BEGIN Selected text
By Roxana Tiron - 07/26/09 06:14 PM EDT
Democrats are going to seek to convince skeptics that the healthcare overhaul has other provisions, such as prevention and wellness measures, that will provide benefits and save money, a House leadership aide told The Hill on Sunday.
Lawmakers take in stride estimates from the CBO, which is considered an independent umpire, the aide said.
Meanwhile, White House budget director Peter Orszag on Saturday criticized the CBO and suggested he was puzzled by the methodology the CBO used to estimate cost savings from a proposed Independent Medicare Advisory Council (IMAC).
In a letter sent to Majority Leader Steny Hoyer (D-Md.), the Congressional Budget Office (CBO) concluded that the IMAC would yield savings of $2 billion between 2010 and 2019 -- with all of the savings realized between 2016 and 2019. The overall healthcare overhaul is expected to have a price tag of $1 trillion.
END Selected text
BEGIN Supplied data
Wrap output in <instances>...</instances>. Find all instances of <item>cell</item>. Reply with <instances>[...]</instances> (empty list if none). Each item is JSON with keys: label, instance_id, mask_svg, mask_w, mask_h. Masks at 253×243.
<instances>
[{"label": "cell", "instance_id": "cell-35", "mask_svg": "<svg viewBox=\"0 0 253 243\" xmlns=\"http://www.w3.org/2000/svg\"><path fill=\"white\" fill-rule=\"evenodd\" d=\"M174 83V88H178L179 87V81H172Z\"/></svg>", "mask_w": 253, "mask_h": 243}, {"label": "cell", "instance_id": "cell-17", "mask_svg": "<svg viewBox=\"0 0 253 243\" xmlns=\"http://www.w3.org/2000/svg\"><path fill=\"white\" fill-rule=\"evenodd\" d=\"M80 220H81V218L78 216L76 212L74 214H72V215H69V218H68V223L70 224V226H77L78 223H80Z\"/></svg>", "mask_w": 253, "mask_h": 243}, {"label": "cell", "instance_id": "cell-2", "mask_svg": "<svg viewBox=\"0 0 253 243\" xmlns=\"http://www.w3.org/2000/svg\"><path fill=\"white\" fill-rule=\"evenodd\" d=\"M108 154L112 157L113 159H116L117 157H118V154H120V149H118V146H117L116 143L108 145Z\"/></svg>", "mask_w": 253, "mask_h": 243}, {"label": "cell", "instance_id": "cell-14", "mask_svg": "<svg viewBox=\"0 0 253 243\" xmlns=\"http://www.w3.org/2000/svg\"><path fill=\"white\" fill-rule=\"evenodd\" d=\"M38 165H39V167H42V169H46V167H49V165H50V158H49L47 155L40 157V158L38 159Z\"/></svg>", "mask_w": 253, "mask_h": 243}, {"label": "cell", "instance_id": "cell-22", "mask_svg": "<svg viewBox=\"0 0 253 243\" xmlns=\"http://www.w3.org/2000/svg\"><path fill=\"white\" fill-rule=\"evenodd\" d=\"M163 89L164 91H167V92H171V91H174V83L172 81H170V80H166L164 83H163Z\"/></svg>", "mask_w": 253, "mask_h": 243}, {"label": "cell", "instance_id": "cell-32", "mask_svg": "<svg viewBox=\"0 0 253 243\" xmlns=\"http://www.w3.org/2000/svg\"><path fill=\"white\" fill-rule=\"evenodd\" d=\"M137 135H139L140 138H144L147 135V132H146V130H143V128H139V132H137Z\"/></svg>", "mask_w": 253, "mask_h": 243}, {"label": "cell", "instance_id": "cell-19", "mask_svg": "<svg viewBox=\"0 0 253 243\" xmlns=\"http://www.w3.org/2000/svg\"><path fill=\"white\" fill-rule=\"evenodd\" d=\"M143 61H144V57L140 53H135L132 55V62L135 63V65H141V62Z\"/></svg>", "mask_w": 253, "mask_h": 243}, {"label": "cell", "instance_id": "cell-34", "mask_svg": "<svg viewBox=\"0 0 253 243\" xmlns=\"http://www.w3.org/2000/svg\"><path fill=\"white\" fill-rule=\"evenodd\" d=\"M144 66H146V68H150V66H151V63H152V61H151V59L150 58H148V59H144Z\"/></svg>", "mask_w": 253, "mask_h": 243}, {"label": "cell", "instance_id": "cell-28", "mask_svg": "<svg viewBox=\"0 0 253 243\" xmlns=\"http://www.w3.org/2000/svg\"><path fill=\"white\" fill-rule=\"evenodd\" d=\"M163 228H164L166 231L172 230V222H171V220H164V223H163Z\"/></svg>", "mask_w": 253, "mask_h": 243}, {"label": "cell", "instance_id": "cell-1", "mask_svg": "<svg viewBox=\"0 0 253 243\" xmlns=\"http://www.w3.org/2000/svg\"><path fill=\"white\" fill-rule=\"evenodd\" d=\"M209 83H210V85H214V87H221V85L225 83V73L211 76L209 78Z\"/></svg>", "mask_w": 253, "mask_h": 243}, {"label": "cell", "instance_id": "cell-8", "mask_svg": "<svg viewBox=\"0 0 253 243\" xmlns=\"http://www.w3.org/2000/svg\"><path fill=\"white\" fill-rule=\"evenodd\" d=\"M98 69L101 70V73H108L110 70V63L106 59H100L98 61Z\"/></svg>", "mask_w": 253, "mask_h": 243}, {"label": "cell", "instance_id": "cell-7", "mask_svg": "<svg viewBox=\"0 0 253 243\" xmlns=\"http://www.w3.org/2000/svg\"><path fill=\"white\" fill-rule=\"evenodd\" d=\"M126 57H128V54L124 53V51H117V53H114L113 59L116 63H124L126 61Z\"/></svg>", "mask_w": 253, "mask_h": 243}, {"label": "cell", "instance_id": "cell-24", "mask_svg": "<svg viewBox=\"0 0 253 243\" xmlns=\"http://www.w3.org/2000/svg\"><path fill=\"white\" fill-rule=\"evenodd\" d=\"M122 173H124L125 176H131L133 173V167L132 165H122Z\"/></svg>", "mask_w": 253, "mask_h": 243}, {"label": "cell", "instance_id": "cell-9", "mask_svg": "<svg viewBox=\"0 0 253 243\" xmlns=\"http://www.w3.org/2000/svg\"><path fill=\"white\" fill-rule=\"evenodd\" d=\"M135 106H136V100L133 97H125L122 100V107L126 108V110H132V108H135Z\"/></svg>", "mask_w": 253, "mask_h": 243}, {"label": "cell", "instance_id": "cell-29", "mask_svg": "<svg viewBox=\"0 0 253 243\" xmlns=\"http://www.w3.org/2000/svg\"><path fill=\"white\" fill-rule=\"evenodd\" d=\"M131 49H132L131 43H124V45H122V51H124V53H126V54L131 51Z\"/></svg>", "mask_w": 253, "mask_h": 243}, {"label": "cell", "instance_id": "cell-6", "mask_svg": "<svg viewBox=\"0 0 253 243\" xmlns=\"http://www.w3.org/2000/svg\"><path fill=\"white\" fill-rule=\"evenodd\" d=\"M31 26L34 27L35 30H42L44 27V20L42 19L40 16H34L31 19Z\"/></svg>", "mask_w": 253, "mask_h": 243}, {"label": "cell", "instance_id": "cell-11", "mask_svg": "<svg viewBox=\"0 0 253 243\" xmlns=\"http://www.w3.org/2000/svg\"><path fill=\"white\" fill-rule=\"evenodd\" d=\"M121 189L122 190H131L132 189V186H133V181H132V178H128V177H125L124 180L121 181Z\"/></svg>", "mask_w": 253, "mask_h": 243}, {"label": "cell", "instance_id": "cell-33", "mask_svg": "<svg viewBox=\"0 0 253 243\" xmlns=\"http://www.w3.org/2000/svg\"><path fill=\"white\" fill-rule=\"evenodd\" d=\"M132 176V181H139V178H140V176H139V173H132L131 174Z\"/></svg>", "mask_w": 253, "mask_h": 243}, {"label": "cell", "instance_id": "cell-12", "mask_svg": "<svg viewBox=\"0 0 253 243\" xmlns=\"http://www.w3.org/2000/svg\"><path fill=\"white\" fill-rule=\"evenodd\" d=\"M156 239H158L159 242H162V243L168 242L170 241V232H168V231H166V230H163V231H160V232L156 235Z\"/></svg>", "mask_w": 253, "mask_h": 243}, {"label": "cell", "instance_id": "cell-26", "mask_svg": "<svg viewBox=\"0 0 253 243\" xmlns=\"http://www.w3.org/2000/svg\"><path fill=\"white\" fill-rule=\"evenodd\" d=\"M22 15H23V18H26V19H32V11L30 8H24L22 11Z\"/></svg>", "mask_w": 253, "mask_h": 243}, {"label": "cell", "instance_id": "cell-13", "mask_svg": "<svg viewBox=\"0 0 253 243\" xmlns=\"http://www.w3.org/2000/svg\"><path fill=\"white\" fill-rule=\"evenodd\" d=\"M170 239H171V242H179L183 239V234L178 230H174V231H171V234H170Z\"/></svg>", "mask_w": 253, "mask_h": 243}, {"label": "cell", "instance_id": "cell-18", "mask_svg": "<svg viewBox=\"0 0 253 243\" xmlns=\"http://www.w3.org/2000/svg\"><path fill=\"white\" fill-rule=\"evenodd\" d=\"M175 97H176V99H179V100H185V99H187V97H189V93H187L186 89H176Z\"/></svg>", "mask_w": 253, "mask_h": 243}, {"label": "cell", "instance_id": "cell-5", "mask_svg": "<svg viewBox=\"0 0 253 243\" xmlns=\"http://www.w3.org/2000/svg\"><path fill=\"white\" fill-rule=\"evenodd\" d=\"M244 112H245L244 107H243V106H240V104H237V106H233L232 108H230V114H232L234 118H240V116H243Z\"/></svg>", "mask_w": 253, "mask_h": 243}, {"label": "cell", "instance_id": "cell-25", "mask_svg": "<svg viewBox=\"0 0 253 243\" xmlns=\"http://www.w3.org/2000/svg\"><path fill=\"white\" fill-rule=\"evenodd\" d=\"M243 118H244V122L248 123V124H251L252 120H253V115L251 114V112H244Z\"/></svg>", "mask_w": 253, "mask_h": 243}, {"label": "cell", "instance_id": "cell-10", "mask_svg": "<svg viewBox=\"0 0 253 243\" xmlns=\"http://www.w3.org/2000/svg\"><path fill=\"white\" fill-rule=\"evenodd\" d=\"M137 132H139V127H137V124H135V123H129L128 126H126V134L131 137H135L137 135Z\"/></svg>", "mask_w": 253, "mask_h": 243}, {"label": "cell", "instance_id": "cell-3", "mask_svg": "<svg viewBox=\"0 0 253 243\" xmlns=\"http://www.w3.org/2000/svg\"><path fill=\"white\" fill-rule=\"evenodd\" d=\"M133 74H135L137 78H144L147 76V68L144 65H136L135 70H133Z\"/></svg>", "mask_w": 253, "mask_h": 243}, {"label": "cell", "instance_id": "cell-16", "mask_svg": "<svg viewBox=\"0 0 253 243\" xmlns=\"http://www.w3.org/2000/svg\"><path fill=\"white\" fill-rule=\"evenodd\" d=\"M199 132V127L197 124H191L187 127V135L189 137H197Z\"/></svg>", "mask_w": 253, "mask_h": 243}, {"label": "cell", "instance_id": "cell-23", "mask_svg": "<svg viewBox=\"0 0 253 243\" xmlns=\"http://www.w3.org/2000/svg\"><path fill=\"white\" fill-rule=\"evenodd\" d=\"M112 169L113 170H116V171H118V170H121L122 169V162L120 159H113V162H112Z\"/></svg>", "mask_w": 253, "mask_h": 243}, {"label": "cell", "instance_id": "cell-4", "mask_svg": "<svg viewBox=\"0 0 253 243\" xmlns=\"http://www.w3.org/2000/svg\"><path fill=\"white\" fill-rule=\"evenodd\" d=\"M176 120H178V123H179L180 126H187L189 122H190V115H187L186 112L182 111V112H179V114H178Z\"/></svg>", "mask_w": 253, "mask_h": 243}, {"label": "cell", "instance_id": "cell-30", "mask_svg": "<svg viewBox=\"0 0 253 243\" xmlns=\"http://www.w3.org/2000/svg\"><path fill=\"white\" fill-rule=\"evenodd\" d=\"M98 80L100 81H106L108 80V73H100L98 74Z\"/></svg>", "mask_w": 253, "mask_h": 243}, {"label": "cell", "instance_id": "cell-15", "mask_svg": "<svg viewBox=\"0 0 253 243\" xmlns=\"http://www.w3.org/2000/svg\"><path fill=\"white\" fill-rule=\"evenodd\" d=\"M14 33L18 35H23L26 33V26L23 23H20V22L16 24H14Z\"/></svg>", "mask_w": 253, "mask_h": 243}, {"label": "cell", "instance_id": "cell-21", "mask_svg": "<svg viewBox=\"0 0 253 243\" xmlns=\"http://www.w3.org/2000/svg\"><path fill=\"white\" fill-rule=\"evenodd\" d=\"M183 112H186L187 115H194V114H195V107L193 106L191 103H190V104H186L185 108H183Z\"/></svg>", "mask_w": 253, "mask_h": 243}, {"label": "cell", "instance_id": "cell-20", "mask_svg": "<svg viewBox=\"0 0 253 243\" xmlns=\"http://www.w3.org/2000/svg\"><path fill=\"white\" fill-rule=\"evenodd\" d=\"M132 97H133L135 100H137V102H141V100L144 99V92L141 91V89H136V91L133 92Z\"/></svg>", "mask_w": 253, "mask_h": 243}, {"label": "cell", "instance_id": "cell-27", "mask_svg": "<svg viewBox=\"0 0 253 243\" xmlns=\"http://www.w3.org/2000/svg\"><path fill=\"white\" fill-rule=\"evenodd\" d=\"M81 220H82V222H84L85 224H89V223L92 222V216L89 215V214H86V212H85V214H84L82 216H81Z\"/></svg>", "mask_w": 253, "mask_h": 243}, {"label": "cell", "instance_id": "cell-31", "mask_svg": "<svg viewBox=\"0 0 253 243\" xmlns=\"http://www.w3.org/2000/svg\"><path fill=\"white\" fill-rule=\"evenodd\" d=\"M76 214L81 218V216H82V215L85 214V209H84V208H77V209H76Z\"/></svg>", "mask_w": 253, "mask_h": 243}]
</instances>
END Supplied data
#### [Exercises to complete]
1. Repeat the passage from the health care news story word for word, starting with "Lawmakers take in" and going on through "Advisory Council (IMAC).".
2. Go on with the news story about the health care overhaul costs, picking up after its final sentence.
The listing isn't needed for anything here.

#### [Answers to the tasks]
1.
Lawmakers take in stride estimates from the CBO, which is considered an independent umpire, the aide said.
Meanwhile, White House budget director Peter Orszag on Saturday criticized the CBO and suggested he was puzzled by the methodology the CBO used to estimate cost savings from a proposed Independent Medicare Advisory Council (IMAC).

2.
But the House leadership aide downplayed any possible setback dealt by the CBO estimate.
“At CBO, they are accountants, but we still have to make our case,” the leadership aide said. “They are doing their thing and we are doing ours.”
“What people seem to forget is that we are making progress [with legislation], but that the [Energy and Commerce] committee is still talking and that the legislation is not finalized,” the aide said. Lawmakers are continuing to look at “other measures to save money or to slow the rate of growth -- all of those things are under discussion,” the aide added.
While lawmakers’ reaction to the CBO has been muted this weekend, Orszag’s reaction to Elmendorf’s estimate stands out. It has also has given Republicans more fuel in their battle against the White House’s conduct toward the CBO.
Republicans have already faulted President Obama for meeting with Elmendorf last week, claiming it was an effort to curb the independence of the CBO after Elmendorf gave a high-priced estimate to a Senate bill the White House supports.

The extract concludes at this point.